First off, if anyone's going to be berating it should be me. I just hate everyone.

As far as the rumour goes: well where are the Ainge apologists right now? Hands? IF you're out there I'd love to hear from you and explain why an absolute headcase wouldn't come to Boston. Even he knows this is a train wreck of a situation.

If I'm wearing jersey # 34, I demand a trade. The team you'll be going to is only going to give up a quarter on the dollar therefore making the team you're going to much better. If you want to win, that's a great way to do it. And at this point I wouldn't blame the guy at all. Thanks for the memories Paul, and it's your turn at the lifeboat on the SS Celtanic. The damage that the Aingeberg caused is just too great.


----------



## Causeway

Right, becasue after the 80's, and pre-Ainge, FA's and superstars (or stars for that matter) were lining up to come to Boston.


----------



## BostonBasketball

Once the Lakers knock some sense into themselves and realize they have to trade Kobe...who doesn't do this trade?

http://games.espn.go.com/nba/featur...0~2167~510~261&teams=16~13~16~16~16~2~16~2~21

Lakers get PHX's #24 and a future 1st from Celts, T-Wolves get Celt's #5 and PHX's #29.


----------



## Causeway

Marion said he does not want to come to Boston. Kobe would very likely say the same thing.


----------



## whiterhino

Causeway said:


> Marion said he does not want to come to Boston. Kobe would very likely say the same thing.


Kobe once said he'd play for the Celtics, he's a guy who appreciates the history of the NBA and the Celts are part of the history. I don't think I'd want him though for a lot of reasons...and putting him with Paul isn't like a star PF or C with Paul and they'd probably get Paul for him which gets us no where. Kobe wants players around him which we don't have. He's a great great basketball player but I don't like him and I don't think he makes his teamates better. Paul & change for Kobe leaves us in the same place and honestly if it were others for Kobe I don't see Paul & Kobe co-existing well. I don't know I don't really like it.
Marion said he won't play for Boston and he has an opt-out clause next season too so that's out. 
We are screwed basically. I hate the way guys can say where they want to play nowadays. It really sux for teams like us that want to get better but can't because everyone wants to go to teams that are already great. The rich get richer the poor get poorer. Thats why at this point I say try to obtain someone like Kirolenko. He won't put us over the hump by any means but he'll help and he'd actually come here.


----------



## LamarButler

The Suns are keeping Amare, according to the East Valley Tribune.

And I just read on Hoopshype that Boston officials are sure that Garnett doesn't feel the way he does about Boston, just that his agent doesn't want Garnett to go to Boston.

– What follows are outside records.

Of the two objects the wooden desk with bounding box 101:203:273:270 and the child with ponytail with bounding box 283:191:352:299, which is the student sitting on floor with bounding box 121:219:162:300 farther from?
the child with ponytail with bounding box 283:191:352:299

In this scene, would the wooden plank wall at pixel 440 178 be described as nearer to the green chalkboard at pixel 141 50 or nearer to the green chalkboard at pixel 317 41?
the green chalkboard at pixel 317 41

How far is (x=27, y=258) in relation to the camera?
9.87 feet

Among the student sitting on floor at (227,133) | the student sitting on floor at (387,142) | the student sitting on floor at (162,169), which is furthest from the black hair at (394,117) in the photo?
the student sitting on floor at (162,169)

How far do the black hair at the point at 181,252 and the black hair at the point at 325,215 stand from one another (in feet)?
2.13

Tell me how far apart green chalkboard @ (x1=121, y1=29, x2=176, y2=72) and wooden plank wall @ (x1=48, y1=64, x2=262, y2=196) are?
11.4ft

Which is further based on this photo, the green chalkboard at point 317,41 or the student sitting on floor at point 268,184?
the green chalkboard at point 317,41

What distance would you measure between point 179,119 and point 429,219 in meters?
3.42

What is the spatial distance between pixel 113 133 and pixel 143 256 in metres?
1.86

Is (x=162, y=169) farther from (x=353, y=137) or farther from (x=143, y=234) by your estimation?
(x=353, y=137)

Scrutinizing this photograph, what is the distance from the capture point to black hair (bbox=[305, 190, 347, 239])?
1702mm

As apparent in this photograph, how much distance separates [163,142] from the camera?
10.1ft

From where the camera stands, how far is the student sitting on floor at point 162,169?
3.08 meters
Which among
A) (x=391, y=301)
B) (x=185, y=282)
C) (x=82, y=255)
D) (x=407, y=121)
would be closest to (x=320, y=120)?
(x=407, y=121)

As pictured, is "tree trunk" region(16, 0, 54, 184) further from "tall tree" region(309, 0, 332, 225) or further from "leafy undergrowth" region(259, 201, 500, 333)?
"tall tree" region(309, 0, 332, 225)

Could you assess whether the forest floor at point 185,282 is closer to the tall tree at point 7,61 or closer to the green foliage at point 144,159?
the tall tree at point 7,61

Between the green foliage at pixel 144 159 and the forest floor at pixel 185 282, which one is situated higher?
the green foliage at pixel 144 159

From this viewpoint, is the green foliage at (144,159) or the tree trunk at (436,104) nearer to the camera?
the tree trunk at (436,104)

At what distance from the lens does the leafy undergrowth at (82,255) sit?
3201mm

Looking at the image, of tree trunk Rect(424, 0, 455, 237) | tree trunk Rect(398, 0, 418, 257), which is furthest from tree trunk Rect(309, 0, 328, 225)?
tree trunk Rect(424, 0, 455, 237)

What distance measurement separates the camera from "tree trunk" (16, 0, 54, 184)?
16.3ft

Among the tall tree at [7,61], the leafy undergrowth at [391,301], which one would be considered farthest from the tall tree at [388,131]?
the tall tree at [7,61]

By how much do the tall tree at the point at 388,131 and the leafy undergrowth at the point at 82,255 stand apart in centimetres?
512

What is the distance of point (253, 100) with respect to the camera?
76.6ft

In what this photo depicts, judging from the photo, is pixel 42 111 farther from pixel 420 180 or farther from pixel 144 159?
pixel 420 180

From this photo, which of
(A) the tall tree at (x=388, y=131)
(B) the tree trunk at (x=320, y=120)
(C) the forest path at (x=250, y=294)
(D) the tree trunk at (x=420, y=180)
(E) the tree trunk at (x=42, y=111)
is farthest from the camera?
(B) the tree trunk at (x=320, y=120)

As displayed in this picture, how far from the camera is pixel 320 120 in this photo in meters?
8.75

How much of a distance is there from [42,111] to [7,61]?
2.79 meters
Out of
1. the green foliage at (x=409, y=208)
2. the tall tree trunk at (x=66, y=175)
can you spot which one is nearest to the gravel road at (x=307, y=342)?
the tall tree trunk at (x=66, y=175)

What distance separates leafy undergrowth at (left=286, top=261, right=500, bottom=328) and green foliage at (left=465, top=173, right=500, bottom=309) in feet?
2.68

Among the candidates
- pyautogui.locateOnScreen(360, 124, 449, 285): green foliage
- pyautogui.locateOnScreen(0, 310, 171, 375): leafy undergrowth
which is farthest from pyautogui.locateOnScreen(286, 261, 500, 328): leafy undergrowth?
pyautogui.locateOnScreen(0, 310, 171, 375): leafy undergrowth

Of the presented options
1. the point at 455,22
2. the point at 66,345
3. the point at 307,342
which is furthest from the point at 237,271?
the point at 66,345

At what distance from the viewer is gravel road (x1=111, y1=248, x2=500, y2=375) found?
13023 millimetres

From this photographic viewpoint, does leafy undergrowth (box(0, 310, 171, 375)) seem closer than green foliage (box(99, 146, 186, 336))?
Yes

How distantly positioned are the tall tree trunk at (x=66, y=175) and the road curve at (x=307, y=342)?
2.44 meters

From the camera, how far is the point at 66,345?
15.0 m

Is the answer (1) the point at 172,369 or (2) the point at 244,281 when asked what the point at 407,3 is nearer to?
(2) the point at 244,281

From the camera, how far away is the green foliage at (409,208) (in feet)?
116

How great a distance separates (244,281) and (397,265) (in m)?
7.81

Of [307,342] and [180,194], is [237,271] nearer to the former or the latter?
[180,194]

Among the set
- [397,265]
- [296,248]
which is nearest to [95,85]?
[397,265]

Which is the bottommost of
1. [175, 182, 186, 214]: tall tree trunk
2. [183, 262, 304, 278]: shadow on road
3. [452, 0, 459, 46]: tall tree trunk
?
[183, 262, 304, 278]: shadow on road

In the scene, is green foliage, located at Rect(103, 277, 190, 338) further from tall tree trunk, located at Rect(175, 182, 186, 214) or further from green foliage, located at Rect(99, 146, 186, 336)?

So maybe this means there's still hope?


----------



## Mateo

I'm a Wolves fan and I do think the Boston deal will happen. It appears that the Suns aren't willing to budge on Amare (I guess they think they are already good enough to win a title), and I'm guessing and hoping the Wolves won't accept Marion and picks. So I think the Celtics deal is likely going to happen, once Garnett realizes that Phoenix isn't.

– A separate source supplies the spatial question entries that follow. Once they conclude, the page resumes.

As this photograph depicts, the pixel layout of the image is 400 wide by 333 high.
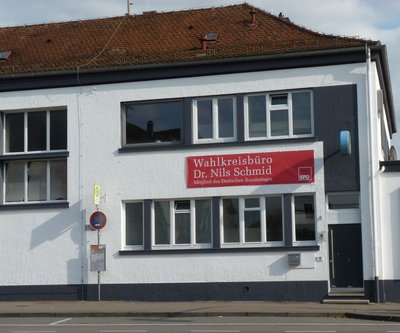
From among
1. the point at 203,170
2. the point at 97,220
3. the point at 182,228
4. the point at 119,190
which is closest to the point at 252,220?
the point at 203,170

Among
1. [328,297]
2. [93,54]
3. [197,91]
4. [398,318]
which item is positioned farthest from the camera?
[93,54]

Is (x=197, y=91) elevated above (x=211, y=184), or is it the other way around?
(x=197, y=91)

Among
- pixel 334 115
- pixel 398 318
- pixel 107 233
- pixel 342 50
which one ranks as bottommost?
pixel 398 318

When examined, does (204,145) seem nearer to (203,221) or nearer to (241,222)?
(203,221)

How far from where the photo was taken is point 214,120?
2531 cm

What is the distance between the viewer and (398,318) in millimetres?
A: 19438

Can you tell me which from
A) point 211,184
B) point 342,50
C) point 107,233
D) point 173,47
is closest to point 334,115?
point 342,50

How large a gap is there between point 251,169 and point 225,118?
1877 mm

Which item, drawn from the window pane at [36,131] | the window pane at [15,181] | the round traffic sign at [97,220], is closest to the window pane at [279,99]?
the round traffic sign at [97,220]

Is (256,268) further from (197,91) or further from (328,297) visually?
(197,91)

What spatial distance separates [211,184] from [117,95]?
4.26 metres

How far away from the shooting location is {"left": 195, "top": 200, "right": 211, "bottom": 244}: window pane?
2519 centimetres

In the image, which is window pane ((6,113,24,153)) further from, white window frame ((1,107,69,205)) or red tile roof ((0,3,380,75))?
red tile roof ((0,3,380,75))

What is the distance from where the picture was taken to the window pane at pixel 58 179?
26688mm
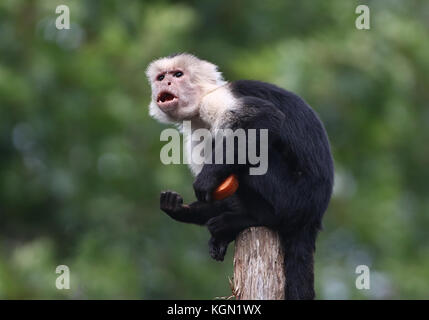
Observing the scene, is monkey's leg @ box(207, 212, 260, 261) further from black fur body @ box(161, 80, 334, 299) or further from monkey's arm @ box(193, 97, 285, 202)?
monkey's arm @ box(193, 97, 285, 202)

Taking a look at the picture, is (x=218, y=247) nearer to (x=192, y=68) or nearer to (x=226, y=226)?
(x=226, y=226)

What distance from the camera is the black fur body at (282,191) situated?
22.7ft

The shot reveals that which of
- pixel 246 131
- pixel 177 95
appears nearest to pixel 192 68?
pixel 177 95

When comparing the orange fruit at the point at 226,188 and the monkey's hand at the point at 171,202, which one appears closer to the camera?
the orange fruit at the point at 226,188

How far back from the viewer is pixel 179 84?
7.84 meters

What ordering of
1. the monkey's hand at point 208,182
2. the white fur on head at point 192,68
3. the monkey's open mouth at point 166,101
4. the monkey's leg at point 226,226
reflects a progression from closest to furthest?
the monkey's hand at point 208,182
the monkey's leg at point 226,226
the monkey's open mouth at point 166,101
the white fur on head at point 192,68

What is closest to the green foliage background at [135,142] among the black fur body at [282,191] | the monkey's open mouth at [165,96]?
the monkey's open mouth at [165,96]

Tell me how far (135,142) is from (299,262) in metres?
8.17

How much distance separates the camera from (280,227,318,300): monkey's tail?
688 centimetres

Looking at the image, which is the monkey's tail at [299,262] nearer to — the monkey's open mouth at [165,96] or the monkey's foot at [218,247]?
the monkey's foot at [218,247]

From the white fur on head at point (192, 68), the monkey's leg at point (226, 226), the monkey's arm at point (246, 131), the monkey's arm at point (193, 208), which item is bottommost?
the monkey's leg at point (226, 226)

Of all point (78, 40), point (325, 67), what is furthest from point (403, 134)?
point (78, 40)

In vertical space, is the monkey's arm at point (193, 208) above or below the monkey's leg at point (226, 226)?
above

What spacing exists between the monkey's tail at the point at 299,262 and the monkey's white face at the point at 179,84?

_However_ there is still a slight chance that the Wolves might accept the Marion deal if only for the fact that Garnett wants to go there. I seriously believe the team would at least consider taking the lesser deal to make Garnett happy. But if not, I don't think any other team can approach the Boston offer.


----------



## Dissonance

LamarButler said:


> The Suns are keeping Amare, according to the East Valley Tribune.
> 
> And I just read on Hoopshype that Boston officials are sure that Garnett doesn't feel the way he does about Boston, just that his agent doesn't want Garnett to go to Boston.
> 
> So maybe this means there's still hope?



And there's a contradicting article on yahoo where league sources say Amare isn't untouchable when it comes to Garnett. Right below EVT report on hoopshype rumors, where league sources says Suns are not parting with him.


----------



## aquaitious

I don't think it makes sense for the Suns to trade Amare.


----------



## Mateo

I think it makes a lot of sense, but I don't think they want to do it for some reason. I guess they think they're already good enough to win a championship.


----------



## Dissonance

aquaitious said:


> I don't think it makes sense for the Suns to trade Amare.



Well, here would be the reasons. They're not totally happy with him.

1. Defense
2. Laziness. His work ethic in rehab was questioned.
3. His attitude and some conflict issues. I also heard he hung out more with Banks, Jumaine Jones, and Kurt Thomas.
4. Doctor told him he might need another microfracture surgery in 3-5 yrs.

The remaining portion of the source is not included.